>> start THE INPUT
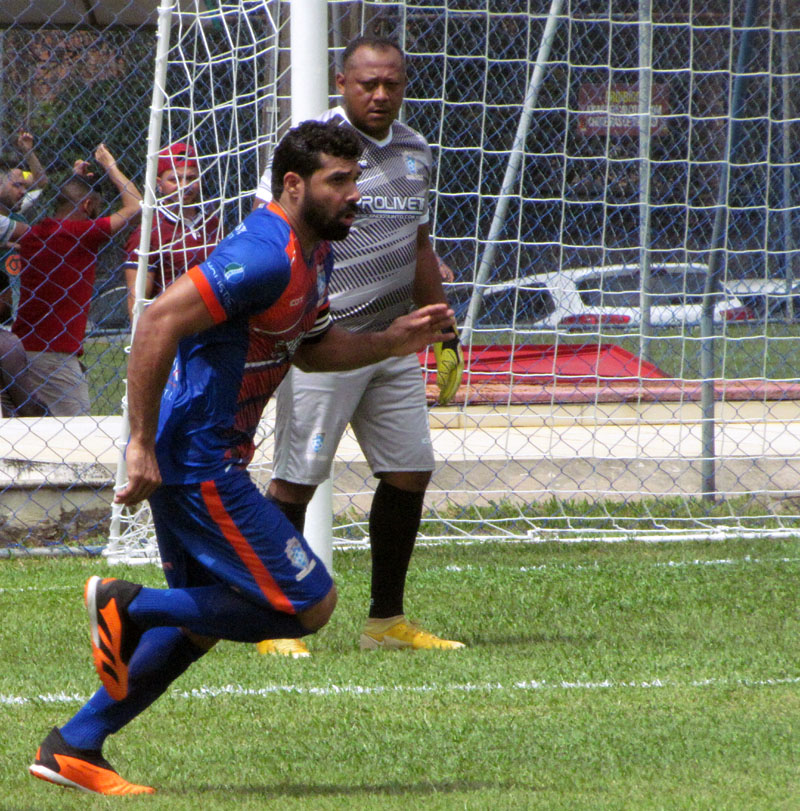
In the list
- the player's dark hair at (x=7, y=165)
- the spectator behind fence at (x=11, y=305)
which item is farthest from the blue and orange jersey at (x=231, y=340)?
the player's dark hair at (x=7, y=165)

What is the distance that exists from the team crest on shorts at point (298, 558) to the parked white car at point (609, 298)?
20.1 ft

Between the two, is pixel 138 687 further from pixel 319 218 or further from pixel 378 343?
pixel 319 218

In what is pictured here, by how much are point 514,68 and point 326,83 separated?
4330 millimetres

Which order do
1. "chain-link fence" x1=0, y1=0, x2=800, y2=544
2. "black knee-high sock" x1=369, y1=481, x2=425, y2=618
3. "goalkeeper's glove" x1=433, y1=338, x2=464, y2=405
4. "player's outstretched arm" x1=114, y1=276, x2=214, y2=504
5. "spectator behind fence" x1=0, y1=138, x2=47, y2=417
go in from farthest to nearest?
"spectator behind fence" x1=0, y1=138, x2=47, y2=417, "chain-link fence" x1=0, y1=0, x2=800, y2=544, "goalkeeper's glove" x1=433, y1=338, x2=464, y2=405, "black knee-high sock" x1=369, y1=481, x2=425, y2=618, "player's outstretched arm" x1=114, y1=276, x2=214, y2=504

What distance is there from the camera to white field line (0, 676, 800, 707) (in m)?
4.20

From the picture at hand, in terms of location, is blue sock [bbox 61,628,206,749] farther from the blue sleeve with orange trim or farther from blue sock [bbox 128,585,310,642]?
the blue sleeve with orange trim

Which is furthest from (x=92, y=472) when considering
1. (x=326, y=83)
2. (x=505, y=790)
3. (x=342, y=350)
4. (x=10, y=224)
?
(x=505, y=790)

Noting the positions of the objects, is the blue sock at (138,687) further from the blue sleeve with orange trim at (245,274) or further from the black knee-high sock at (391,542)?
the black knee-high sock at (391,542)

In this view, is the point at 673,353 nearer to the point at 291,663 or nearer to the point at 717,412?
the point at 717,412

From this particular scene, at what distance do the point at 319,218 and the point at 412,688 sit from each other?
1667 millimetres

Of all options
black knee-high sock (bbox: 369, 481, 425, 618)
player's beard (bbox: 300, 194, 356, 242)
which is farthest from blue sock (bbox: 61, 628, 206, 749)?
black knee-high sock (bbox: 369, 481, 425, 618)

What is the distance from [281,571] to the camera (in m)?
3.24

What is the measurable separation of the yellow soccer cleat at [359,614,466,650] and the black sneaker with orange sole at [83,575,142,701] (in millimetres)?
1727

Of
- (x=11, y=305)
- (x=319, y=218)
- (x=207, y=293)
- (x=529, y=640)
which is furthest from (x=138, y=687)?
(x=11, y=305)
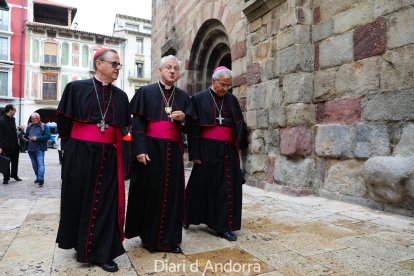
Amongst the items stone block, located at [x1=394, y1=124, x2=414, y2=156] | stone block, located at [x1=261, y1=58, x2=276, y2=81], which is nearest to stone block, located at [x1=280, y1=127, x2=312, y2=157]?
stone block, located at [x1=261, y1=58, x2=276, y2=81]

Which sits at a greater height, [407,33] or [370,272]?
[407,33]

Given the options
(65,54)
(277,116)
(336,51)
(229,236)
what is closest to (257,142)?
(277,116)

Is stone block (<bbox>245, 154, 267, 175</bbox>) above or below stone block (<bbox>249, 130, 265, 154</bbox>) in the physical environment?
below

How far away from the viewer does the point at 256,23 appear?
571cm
>> end THE INPUT
>> start THE INPUT
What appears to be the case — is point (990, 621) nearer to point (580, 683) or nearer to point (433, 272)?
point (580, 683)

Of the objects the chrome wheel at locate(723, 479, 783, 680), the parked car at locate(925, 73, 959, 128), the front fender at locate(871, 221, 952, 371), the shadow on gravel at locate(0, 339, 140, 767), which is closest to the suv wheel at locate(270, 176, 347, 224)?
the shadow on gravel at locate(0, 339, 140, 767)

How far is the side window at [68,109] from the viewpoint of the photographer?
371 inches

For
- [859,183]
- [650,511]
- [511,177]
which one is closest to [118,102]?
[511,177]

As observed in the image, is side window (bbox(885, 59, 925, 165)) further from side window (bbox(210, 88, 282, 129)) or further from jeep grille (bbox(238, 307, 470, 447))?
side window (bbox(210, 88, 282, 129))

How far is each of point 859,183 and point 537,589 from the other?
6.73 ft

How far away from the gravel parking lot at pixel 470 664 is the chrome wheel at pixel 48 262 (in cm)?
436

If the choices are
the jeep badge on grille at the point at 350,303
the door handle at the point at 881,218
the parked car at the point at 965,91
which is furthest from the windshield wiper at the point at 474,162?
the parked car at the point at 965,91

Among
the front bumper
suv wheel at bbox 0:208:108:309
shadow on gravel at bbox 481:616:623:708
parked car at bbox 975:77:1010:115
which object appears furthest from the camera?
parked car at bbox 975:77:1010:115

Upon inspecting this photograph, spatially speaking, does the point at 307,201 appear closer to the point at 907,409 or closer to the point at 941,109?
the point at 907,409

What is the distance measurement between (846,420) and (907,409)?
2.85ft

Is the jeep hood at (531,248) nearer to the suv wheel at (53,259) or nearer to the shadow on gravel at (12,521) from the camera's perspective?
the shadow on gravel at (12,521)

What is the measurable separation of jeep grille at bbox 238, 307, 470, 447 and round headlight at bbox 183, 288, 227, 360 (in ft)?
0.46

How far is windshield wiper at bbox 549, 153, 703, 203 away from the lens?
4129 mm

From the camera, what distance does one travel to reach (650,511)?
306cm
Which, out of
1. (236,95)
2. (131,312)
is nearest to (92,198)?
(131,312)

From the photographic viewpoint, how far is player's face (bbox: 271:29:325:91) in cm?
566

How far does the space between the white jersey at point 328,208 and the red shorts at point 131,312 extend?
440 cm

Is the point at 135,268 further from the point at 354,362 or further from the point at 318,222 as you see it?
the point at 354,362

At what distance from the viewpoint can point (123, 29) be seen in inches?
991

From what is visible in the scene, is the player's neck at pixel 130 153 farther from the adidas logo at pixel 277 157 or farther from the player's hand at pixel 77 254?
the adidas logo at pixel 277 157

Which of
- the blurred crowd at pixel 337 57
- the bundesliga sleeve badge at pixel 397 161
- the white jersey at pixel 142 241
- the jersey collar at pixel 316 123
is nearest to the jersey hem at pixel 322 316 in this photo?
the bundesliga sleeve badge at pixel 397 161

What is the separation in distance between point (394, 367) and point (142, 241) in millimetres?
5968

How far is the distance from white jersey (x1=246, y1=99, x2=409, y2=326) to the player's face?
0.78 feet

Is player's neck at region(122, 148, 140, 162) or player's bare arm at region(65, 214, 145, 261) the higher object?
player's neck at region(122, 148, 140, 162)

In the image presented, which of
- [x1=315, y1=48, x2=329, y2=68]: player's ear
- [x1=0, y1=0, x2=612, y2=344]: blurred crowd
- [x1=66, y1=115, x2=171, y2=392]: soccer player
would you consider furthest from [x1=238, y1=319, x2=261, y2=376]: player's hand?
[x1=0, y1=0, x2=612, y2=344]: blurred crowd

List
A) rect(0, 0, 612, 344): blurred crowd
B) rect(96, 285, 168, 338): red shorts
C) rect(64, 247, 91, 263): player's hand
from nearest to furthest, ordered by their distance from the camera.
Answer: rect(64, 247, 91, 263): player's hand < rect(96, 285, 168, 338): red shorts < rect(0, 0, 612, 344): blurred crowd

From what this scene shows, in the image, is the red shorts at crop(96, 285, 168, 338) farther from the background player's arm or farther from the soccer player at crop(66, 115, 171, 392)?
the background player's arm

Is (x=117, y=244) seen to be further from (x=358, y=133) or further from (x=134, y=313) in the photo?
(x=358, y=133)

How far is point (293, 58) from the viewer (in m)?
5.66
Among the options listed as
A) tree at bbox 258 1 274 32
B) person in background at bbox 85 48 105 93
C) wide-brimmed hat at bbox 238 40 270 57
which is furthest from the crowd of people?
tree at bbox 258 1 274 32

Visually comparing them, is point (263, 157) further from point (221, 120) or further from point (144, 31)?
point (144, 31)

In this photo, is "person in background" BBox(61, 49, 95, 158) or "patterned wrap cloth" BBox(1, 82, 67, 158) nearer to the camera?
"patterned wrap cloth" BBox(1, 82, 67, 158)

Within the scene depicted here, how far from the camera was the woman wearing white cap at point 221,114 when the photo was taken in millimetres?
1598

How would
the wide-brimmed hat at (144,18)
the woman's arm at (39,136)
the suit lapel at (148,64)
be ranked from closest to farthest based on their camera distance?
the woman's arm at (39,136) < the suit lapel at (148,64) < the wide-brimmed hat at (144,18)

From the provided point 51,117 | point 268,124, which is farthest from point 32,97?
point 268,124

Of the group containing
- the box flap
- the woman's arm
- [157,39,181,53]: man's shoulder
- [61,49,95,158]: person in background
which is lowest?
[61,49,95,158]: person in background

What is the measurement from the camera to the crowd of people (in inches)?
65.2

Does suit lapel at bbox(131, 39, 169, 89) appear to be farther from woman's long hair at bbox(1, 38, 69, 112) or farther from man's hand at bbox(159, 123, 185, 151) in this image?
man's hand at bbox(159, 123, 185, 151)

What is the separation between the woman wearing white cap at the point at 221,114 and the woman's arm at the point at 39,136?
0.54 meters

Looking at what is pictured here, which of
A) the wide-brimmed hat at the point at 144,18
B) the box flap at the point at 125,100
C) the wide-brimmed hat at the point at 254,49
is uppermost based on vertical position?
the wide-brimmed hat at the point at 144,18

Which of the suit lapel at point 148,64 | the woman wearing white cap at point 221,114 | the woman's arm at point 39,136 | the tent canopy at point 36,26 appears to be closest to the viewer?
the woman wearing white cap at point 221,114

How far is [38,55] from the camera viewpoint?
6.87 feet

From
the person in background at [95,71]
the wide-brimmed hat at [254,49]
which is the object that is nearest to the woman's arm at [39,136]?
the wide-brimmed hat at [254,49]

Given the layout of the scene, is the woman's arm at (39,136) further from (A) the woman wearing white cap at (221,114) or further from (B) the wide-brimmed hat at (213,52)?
>> end THE INPUT
>> start THE INPUT
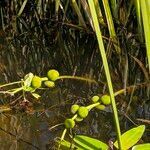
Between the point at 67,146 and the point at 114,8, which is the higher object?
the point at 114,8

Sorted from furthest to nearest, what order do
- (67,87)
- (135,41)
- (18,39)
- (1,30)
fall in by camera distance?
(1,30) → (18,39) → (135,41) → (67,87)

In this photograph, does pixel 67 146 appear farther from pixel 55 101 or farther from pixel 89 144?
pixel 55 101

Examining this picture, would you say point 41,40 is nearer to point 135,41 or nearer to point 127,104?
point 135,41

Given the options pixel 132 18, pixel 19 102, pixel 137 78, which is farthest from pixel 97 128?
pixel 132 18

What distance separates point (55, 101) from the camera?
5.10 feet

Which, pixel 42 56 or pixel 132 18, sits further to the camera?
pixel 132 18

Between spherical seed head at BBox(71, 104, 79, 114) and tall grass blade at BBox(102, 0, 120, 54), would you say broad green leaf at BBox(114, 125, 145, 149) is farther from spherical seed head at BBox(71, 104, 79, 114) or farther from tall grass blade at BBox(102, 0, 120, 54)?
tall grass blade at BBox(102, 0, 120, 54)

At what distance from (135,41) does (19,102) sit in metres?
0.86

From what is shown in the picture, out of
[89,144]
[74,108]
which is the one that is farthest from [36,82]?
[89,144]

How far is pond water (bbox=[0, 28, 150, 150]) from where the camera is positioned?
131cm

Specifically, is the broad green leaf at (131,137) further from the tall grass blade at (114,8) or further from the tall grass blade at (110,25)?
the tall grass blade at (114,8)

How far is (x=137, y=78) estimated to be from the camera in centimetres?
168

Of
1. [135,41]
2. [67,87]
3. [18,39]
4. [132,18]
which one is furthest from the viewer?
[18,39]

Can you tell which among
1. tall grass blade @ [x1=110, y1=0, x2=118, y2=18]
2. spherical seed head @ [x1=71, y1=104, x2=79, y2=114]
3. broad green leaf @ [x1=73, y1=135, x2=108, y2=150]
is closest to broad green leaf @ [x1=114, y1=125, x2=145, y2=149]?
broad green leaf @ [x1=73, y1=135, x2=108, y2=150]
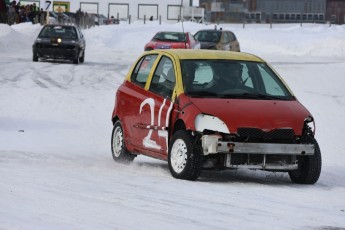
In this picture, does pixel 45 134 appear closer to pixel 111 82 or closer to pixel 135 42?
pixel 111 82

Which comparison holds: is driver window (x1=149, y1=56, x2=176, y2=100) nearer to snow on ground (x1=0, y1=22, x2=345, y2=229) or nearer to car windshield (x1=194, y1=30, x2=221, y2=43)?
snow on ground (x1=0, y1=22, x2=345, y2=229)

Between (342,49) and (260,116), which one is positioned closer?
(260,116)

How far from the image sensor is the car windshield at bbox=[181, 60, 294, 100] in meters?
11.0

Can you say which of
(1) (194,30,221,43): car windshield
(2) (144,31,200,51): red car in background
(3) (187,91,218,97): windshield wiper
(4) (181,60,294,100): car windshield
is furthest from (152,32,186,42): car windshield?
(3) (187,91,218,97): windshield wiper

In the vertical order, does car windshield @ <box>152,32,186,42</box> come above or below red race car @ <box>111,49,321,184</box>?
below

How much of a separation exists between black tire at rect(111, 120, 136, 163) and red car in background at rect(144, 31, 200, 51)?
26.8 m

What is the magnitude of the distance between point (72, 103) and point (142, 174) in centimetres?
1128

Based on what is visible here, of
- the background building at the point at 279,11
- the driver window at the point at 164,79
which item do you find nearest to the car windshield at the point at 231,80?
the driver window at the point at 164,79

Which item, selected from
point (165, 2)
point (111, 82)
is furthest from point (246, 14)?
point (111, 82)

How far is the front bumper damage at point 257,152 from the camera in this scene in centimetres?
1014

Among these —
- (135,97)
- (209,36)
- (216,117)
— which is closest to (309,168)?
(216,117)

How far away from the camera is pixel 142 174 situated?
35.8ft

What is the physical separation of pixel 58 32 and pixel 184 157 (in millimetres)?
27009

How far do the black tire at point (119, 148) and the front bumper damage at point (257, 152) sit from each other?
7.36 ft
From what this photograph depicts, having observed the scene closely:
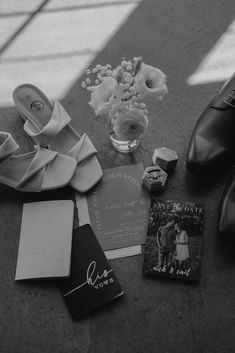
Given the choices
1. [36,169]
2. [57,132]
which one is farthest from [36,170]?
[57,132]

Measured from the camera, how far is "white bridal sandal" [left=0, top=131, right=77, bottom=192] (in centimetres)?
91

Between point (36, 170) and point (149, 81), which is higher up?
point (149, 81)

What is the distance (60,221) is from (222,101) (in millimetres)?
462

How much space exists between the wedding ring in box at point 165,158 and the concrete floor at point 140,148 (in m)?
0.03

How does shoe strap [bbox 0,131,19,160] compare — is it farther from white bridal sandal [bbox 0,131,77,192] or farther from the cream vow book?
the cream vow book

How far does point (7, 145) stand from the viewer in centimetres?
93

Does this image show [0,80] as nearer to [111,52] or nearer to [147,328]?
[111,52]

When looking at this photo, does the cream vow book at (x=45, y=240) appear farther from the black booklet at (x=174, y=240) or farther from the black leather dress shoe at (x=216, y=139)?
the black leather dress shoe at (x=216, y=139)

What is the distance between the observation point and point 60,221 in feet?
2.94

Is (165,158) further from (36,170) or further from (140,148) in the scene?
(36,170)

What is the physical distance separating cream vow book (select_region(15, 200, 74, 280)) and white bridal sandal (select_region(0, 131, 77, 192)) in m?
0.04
>> end THE INPUT
▸ TASK DETAILS
Put the lines of the data from the line with "Between the two, is" to the line with "4330 millimetres", both included, into a numbered list, and leave out the blank lines.

▸ RESPONSE
1. Between the two, is pixel 138 687 further from pixel 319 218 or further from pixel 378 343?
2. pixel 319 218
3. In what is pictured here, by how much are point 514,68 and point 326,83 separated?
4. 4330 millimetres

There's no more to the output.